December 1, 2004
SEATTLE, Wash.--Incidence of lung cancer and all-cause mortality remained elevated in females and former smokers who took high daily doses of beta-carotene and retinyl palmitate during a large-scale, randomized trial, according to a follow-up study published in the Dec. 1 issue of the Journal of the National Cancer Institute (JNCI) (96, 23:1743-1750, 2004) (http://jncicancerspectrum.oupjournals.org).
According to the authors of the six-year follow-up study (Gary E. Goodman et al), the incidence of lung cancer remained elevated by 12 percent and all-cause mortality by 8 percent in 18,314 subjects who had received 30 mg/d beta-carotene and 25,000 IU/d retinyl palmitate as part of The Beta-Carotene and Retinol Efficacy Trial (CARET), with these risks at their highest during the first three years following the original study.
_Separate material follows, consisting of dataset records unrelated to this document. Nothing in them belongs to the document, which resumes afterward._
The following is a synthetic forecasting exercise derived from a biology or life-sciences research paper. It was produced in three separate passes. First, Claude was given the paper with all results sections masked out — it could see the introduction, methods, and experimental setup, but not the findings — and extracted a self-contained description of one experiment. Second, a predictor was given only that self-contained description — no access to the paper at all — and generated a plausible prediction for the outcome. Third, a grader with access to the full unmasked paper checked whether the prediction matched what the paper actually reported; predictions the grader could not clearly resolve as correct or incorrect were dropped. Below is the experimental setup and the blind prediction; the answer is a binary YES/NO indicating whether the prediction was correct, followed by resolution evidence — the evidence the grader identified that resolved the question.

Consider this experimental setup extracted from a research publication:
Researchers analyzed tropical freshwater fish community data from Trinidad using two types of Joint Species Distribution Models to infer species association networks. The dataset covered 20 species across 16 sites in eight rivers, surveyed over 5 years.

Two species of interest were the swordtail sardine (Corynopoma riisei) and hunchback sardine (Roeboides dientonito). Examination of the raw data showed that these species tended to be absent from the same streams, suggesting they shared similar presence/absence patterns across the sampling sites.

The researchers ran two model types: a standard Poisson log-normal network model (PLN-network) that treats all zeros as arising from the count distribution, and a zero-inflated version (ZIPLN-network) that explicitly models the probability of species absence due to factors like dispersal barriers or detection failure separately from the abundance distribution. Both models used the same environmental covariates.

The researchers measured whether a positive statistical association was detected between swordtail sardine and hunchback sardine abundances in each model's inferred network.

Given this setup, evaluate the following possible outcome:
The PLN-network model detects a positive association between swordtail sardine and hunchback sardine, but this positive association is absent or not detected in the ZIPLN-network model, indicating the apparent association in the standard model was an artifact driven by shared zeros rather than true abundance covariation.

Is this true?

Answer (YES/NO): YES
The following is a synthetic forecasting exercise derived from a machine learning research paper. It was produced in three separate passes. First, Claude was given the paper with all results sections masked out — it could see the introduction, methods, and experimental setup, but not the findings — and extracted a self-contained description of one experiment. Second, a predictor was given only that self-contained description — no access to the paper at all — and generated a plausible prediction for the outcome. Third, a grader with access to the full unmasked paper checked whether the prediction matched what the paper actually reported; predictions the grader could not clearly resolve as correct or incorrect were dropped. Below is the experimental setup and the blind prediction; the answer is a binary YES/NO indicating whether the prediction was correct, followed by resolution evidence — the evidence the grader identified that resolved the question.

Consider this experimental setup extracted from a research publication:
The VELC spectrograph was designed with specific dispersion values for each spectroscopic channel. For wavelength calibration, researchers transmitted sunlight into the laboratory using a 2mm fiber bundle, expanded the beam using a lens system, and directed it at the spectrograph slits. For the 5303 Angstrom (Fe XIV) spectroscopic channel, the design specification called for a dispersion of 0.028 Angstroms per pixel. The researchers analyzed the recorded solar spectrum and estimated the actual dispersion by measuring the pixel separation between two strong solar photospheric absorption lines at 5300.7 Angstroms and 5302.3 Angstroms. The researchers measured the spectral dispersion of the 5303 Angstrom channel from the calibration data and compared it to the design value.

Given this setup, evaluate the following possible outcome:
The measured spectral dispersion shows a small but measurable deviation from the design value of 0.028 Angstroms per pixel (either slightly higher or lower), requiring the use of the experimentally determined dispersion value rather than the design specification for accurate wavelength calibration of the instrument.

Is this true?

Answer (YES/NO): NO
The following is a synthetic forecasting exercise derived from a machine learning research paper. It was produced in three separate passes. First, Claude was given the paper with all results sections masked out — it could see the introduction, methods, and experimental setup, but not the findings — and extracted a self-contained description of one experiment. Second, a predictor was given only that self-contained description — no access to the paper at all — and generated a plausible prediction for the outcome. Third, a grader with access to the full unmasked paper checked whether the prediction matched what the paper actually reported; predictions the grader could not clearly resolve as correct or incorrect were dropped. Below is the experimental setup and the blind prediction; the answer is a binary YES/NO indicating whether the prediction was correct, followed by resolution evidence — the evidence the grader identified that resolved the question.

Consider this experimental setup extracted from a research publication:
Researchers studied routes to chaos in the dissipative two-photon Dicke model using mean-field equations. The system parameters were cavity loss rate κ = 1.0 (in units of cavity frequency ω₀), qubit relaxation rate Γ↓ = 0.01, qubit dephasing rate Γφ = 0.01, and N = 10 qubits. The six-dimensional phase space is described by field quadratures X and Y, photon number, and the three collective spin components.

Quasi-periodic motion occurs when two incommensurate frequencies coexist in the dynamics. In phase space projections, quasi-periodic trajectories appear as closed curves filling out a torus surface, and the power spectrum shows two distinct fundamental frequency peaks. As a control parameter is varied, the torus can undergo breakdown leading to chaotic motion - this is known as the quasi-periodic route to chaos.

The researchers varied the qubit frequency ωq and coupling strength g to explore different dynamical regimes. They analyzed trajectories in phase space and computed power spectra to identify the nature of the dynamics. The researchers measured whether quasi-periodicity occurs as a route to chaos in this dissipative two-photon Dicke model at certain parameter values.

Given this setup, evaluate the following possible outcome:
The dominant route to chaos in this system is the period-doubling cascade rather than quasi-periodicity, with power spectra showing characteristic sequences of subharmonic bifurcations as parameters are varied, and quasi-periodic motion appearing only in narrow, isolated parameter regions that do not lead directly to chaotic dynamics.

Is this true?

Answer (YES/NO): NO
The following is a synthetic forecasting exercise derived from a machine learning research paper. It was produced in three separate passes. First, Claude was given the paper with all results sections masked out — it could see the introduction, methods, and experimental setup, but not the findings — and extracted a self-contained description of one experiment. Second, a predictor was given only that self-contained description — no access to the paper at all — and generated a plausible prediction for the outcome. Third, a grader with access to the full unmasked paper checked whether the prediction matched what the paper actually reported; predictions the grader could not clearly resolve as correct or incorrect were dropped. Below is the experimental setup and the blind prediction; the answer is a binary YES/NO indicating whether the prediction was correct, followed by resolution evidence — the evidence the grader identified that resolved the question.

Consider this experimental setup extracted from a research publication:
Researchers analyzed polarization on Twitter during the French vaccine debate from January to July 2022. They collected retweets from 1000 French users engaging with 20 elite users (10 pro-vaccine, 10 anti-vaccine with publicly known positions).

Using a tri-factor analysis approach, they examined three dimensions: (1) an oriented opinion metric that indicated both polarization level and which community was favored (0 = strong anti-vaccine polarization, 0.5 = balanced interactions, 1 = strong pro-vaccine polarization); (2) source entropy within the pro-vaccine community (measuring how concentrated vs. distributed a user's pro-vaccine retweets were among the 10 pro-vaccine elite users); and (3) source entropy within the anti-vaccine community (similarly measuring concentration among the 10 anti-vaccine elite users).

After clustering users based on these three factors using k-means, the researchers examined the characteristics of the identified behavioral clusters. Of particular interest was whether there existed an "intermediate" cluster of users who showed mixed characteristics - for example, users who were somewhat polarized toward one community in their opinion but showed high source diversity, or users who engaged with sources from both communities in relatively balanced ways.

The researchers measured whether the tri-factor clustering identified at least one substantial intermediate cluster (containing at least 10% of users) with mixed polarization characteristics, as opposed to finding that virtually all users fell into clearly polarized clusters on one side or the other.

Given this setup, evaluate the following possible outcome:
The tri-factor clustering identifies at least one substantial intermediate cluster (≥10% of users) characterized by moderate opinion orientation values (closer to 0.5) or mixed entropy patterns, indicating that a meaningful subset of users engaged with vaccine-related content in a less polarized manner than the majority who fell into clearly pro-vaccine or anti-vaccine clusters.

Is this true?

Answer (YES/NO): YES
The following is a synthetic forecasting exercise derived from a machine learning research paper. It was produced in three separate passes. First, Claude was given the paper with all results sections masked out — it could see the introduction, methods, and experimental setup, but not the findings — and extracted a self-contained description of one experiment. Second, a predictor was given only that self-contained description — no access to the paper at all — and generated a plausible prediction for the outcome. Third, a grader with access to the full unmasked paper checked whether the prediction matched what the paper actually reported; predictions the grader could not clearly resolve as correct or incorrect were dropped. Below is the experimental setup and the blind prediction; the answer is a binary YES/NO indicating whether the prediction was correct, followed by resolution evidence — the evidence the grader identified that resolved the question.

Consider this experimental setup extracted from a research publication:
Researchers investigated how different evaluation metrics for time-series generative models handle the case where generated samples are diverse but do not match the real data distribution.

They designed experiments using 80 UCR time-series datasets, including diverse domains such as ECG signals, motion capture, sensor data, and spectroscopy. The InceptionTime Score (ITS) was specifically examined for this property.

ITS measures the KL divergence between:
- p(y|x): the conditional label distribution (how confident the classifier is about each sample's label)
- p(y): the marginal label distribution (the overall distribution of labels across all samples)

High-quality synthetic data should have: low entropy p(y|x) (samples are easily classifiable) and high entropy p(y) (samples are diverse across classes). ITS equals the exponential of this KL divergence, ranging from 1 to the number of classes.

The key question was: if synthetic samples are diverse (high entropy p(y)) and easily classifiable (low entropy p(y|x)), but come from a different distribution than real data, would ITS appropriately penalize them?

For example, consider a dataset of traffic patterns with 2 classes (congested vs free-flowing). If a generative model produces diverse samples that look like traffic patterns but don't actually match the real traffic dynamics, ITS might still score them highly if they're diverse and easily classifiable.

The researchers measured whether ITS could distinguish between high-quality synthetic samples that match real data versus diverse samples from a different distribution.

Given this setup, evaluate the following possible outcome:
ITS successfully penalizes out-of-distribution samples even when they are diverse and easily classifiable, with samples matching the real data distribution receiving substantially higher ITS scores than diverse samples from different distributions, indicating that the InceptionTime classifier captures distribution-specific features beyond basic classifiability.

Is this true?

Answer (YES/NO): NO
The excess risk of lung cancer was linked primarily to females and former smokers. An elevated risk of cardiovascular disease was also observed among of CARET participants, although the risk waned rapidly after intervention was stopped.CARET was halted prematurely in 1996 after researchers linked its participants intake of beta-carotene to adverse effects including increased risk of lung cancer, death and cardiovascular disease.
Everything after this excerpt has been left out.